An air traffic controller at Baltimore/Washington International Thurgood Marshall Airport (BWI) was injured last September when the airport tower was struck by lightning during a thunderstorm. Controllers, concerned about the tower’s safety, stopped all arrivals and departures at BWI, one of the nation’s busiest airports, for several hours.
Edward Boyd, a controller for 30+ years, was on duty September 12, 2013 during an afternoon rainstorm when the runway lighting control system was struck by lightning. To make sure the runway lights stayed on, Boyd turned on an emergency power generator and received a shock to his hand from the generator switch. The injury apparently resulted in nerve damage which will require surgery.
The generator panel apparently wasn’t grounded correctly. In documents obtained by the Associated Press under the Freedom of Information Act, the FAA’s investigation of the incident revealed some electrical issues in Baltimore’s tower, which was built in 1960 and renovated in 1983. For instance, at least one cable used to direct electrical current to the ground had been accidentally cut during construction and was never repaired.

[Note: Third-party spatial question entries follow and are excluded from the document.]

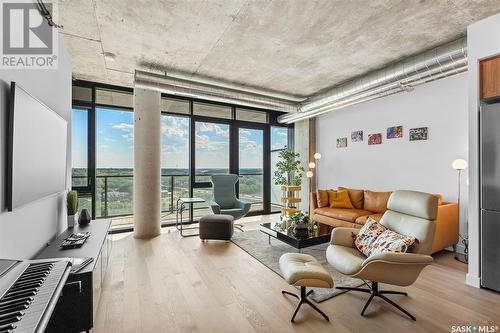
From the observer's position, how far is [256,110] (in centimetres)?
654

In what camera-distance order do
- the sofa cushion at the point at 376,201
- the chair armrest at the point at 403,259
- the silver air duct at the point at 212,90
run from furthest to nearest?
1. the sofa cushion at the point at 376,201
2. the silver air duct at the point at 212,90
3. the chair armrest at the point at 403,259

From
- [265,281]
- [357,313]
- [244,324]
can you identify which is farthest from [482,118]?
[244,324]

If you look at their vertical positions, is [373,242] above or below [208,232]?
above

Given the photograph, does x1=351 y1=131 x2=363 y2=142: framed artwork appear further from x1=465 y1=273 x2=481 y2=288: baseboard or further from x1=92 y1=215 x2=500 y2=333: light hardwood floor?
x1=465 y1=273 x2=481 y2=288: baseboard

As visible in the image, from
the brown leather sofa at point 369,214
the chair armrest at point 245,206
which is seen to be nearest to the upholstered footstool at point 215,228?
the chair armrest at point 245,206

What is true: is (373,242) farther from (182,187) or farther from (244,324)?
(182,187)

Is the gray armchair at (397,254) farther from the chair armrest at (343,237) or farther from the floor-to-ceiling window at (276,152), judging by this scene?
the floor-to-ceiling window at (276,152)

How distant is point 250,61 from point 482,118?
3010 millimetres

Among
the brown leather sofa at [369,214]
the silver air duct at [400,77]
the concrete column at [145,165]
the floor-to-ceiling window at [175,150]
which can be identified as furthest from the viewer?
the floor-to-ceiling window at [175,150]

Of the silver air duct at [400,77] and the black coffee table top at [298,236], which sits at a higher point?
the silver air duct at [400,77]

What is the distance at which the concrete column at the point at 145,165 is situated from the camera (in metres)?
4.50

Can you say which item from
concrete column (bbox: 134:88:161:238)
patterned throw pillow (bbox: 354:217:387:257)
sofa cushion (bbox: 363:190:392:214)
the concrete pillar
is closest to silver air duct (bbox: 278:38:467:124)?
the concrete pillar

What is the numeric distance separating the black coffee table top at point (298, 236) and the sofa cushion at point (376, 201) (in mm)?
1512

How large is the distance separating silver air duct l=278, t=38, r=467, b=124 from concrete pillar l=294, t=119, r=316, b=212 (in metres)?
1.10
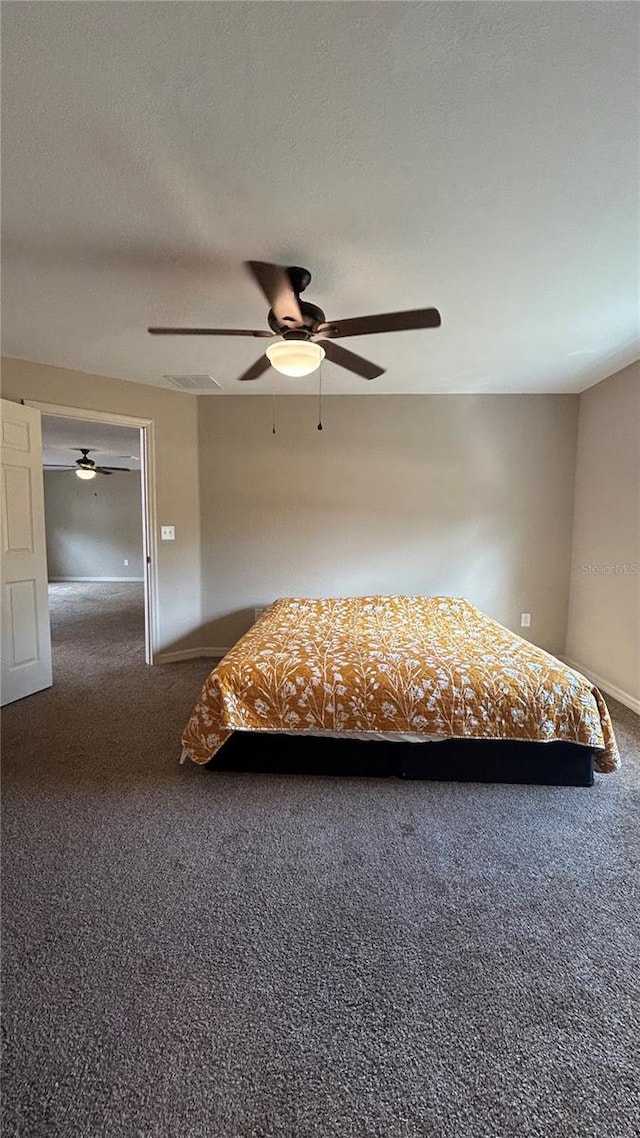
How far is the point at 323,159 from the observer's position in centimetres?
148

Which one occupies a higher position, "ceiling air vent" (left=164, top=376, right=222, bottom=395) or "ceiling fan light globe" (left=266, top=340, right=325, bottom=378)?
"ceiling air vent" (left=164, top=376, right=222, bottom=395)

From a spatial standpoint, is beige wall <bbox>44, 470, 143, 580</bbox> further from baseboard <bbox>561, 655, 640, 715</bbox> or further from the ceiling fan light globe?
baseboard <bbox>561, 655, 640, 715</bbox>

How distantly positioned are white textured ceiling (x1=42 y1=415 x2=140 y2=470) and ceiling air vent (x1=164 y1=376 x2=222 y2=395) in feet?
3.04

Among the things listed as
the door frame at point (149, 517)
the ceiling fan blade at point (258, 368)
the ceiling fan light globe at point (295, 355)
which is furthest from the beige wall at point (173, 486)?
the ceiling fan light globe at point (295, 355)

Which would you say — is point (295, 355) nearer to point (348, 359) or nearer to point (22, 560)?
point (348, 359)

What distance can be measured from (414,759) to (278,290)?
86.6 inches

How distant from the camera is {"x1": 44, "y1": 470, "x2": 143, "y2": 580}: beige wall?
9.17 m

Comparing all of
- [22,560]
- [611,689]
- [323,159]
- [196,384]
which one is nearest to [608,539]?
[611,689]

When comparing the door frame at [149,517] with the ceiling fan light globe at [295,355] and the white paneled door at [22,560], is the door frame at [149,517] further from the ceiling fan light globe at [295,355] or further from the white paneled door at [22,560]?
the ceiling fan light globe at [295,355]

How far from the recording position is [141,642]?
15.5 feet

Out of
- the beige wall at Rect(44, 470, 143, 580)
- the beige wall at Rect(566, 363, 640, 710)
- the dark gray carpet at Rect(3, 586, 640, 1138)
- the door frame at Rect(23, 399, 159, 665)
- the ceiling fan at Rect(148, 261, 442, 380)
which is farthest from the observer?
the beige wall at Rect(44, 470, 143, 580)

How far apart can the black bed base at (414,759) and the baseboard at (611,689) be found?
4.14 feet

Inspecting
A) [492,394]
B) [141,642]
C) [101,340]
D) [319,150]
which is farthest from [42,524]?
[492,394]

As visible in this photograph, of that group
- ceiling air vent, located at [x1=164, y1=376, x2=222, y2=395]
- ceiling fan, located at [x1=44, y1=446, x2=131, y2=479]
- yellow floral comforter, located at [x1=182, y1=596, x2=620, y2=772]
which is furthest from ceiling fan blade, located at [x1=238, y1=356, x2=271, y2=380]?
ceiling fan, located at [x1=44, y1=446, x2=131, y2=479]
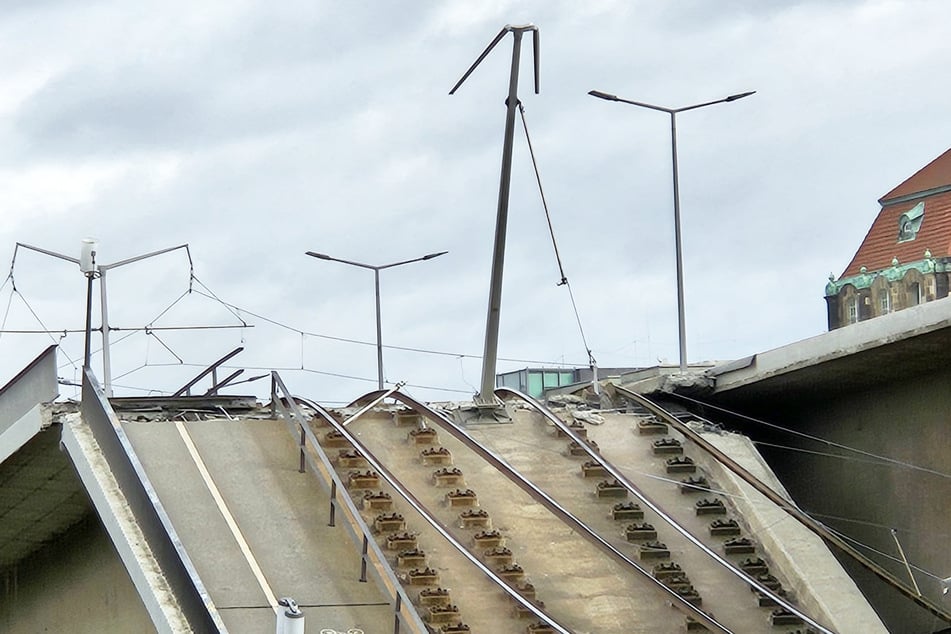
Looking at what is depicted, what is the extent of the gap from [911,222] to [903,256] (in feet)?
8.08

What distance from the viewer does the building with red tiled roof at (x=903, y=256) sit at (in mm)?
92062

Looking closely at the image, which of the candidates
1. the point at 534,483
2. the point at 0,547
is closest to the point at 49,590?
the point at 0,547

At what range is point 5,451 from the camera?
2319 centimetres

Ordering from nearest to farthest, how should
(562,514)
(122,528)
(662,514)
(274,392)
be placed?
(122,528)
(562,514)
(662,514)
(274,392)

Although the FAA said in a statement that the accident was “the first of its kind in FAA history,” the agency was prompted to inspect over 400 towers across the nation for similar problems, especially the 200 or so that were built before 1978, when standards were put in place for airport lightning protection systems. They have set aside a budget of $400,000 to address the problems and work has already started at BWI, with plans for a new tower.
While this may have been the first lightning-related injury in FAA history, it’s certainly not the first time that lightning has struck and injured an air traffic controller. A controller at Newcastle International Airport (EGNT) in the U.K. was struck during an electrical storm on July 6, 2009. And, in 1986, a controller at Andersen Air Force Base in Guam was struck by a bolt which apparently left scorch marks on his clothing.
Bad weather that is accompanied by lightning can be challenging for pilots, but lightning itself is not a major threat to the aircraft. Even if it strikes an airborne plane, nothing usually happens. The problem is that these types of thunderstorms generate strong updrafts and downdrafts of air, and increase the risk of wind-shear. When a plane is low and slow (on takeoff and landing), strong downdrafts can push it to the ground. Thunderstorms can also interfere with radio transmissions.
Consequently, ground operations are suspended when a thunderstorm is within about 20 miles. This protects aircraft from a greater risk of flying through hail and strong turbulence. It also protects ground crews from injury.
Because they are usually the tallest things around, air traffic control towers have a good chance of being hit by lightning and are designed with this in mind. They are built with lightning rods and wiring that direct electrical current harmlessly into the ground. This not only protects the tower and equipment, but the controllers on the job inside.
Lightning protection systems are not foolproof, however, and Mother Nature occasionally wins:
FAA towers, and the controllers who work inside them, are responsible for the safety of nearly 1 billion passengers and flight crews, but, according to a January 9, 2013 by the American Meteorological Society, there are apparently no standardized lightning safety rules employed across the aviation industry.
In its 2013 budget report to Congress, the FAA indicated that, on average, America’s air traffic control towers are 26 years old and, in many cases, fail to meet today’s building requirements. In fact, 96 towers are over 41 to 50 years old, and 15 towers are over 50 years old. Many of them have water leaks; outdated heating, ventilating, and HVAC systems; and poor facility design.
While the FAA has invested billions of dollars in Next Generation Air Transportation Systems (NextGen) to handle increasingly higher levels of air traffic, the facilities that house those systems are deteriorating, and many FAA air traffic control facilities have exceeded their useful lives.
According to a December 15, 2008 FAA report, there is no process in place to ensure that there will be adequate funding for mounting facility maintenance needs. Budget shortfalls and NextGen system implementation delays have only made the problem worse.